In the analysis of KEGG based on the DMR-related genes, 140, 223 and 223 pathways were determined in humans, cattle and pigs, respectively (Fig. 8d and Fig. S12c), of which approximately 67, 184 and 157 were consistently detected by these four alignment algorithms (Fig. 8e). For the consistent pathways determined by three algorithms, Bwa-meth, Bismark-bwt2-e2e and Walt consistently detected the most pathways in humans (75) and pigs (167) after the remove of Walt; BSMAP, Bismark-bwt2-e2e and Walt consistently detected the most pathways in cattle (189) after the remove of Bwa-meth (Fig. 8e). The results suggested that for the analysis of KEGG, Walt seems to be responsible for the lack of concordant in four algorithms. Moreover, BSMAP showed the highest accuracy at the calling of signaling pathways (human: 86, 95.56 %; cattle: 197, 99.49 %; pig: 181, 97.84 %), but Walt exhibited the least accuracy at the calling of signaling pathways (human: 82, 91.11 %; cattle: 194, 97.98 %; pig: 175, 94.59 %) (Fig. 8f and Fig. S12d).
The top 30 pathways with the highest enrichments of each of four alignment algorithms were further explored and discussed. In humans, 15 (50.00 %) signaling pathways (such as Focal adhesion, Axon guidance and Thermogenesis) were consistently interpreted by all four algorithms, but the number of signaling pathways consistently detected by two of four algorithms ranges from 18 (60 %) to 22 (73.33 %) (Fig. S13a, Table S6-7). In cattle, 16 (53.33 %) signaling pathways (such as MAPK signaling pathway, Hepatocellular carcinoma and Axon guidance) were interpreted by all four algorithms, but the number of signaling pathways consistently detected by two of four algorithms ranges from 21 (70 %) to 24 (80.00 %) (Fig. S13b, Table S6-7). In pigs, 15 (50.00 %) signaling pathways (such as Endocytosis, Focal adhesion and Axon guidance) were interpreted by all four algorithms, but the number of signaling pathways consistently detected by two of four algorithms ranges from 19 (63.33 %) to 23 (76.67 %) (Fig.

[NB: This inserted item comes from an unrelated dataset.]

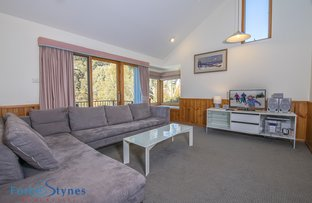 Picture of Thredbo Village NSW 2625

S13c, Table S6-7).
4. Discussion
It is well recognized that DNA methylation plays critical roles in mammalian development [51] and diseases [52]. Compared with other methods to profile the methylomes, WGBS has been accepted as the gold standard at single base resolution [53]. Currently, WGBS is at the forefront of epigenetic analysis and popularly utilized to investigate the genome-wide DNA methylation of mammalian developments [54] and epigenetic marks of diseases [55]. A great number of mappers and aligners have been developed and exploited to handle the mapping challenge caused by bisulfite [18]. It is considered that the mapping efficiencies and performances impress the precision of DNA methylation calculation as well as the calling of candidate DMCs, DMRs, DMR-related genes and signaling pathways. Therefore, it is essential to benchmark the mapping efficiencies of the mappers warped up distinct aligners to provide investigators with useful information. In this study, the runtime, memory consumption, uniquely mapped reads, mapped precision, recall, F1 score, unsatisfactory aligned reads as well as the accuracy at the biological interpretations were compared and evaluated among 14 alignment algorithms in humans, cattle and pigs (Fig. 1). As far as we were concerned, this study provided the most comprehensive information for the selection of alignment algorithms for WGBS data in mammals.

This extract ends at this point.